Aidan recognized the man who spoke and, any other time, might have been amused by the other’s antics. Today was different though. Today the man he was looking at had the Rebellion marker on his name and it was beginning to infuriate him.

“I suppose since you found me immediately this was always the plan?” Aidan asked.

The man smiled and spread his hands. Aidan was always unnerved at how… ordinary the deadly player killing mage was. “Yes! I’m sorry! Today, I am the bad guy. Others have been sent for Raven and Forsythe. Most of the upper echelon of Shadow Fall and some of Ominous. Although, it is kind of awkward because some of the people going for those people are from Shadow Fall and Ominous.”

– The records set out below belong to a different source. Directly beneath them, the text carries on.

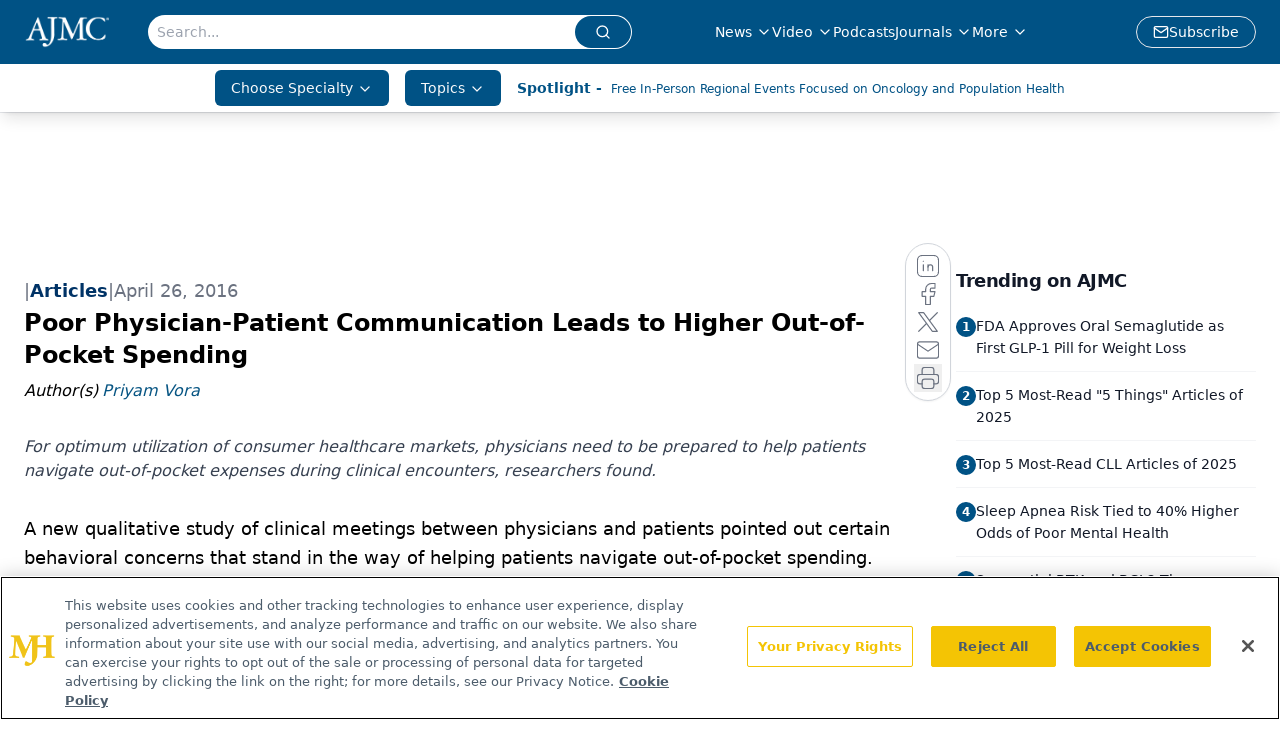

--- FILE ---
content_type: text/html; charset=utf-8
request_url: https://www.google.com/recaptcha/api2/aframe
body_size: 180
content:
<!DOCTYPE HTML><html><head><meta http-equiv="content-type" content="text/html; charset=UTF-8"></head><body><script nonce="Uq_aX14smI6AIcidlD0gtQ">/** Anti-fraud and anti-abuse applications only. See google.com/recaptcha */ try{var clients={'sodar':'https://pagead2.googlesyndication.com/pagead/sodar?'};window.addEventListener("message",function(a){try{if(a.source===window.parent){var b=JSON.parse(a.data);var c=clients[b['id']];if(c){var d=document.createElement('img');d.src=c+b['params']+'&rc='+(localStorage.getItem("rc::a")?sessionStorage.getItem("rc::b"):"");window.document.body.appendChild(d);sessionStorage.setItem("rc::e",parseInt(sessionStorage.getItem("rc::e")||0)+1);localStorage.setItem("rc::h",'1766867117908');}}}catch(b){}});window.parent.postMessage("_grecaptcha_ready", "*");}catch(b){}</script></body></html>

--- FILE ---
content_type: application/javascript
request_url: https://api.lightboxcdn.com/z9gd/43371/www.ajmc.com/jsonp/z?cb=1766867106091&dre=l&callback=jQuery112407486511769766193_1766867106082&_=1766867106083
body_size: 1019
content:
jQuery112407486511769766193_1766867106082({"success":true,"response":"[base64]","dre":"l"});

Aidan could already hear the confused chatter starting to spread through Shadow Fall guild chat. It was immediately apparent that there was actually a small minority within the guild that had chosen Rebellion. Whether it was because they had been secretly harboring anger toward Amelia, or just because they thought it was fun, Aidan wasn’t sure.

Aidan guessed he couldn’t be mad at everyone. This was an event. If Amelia hadn’t been pulled through the portal by crazy yahoos from another world so abruptly, Aidan might have even suggested that most of them join the Rebellion to oust her for fun.

Nevertheless he nursed the small ember of anger in his heart.

“So be it, Rebel scum.” Aidan began to laugh and raised his staff, the Unfair Stick.

It was like a signal. The street immediately exploded as everyone lunged at everyone else.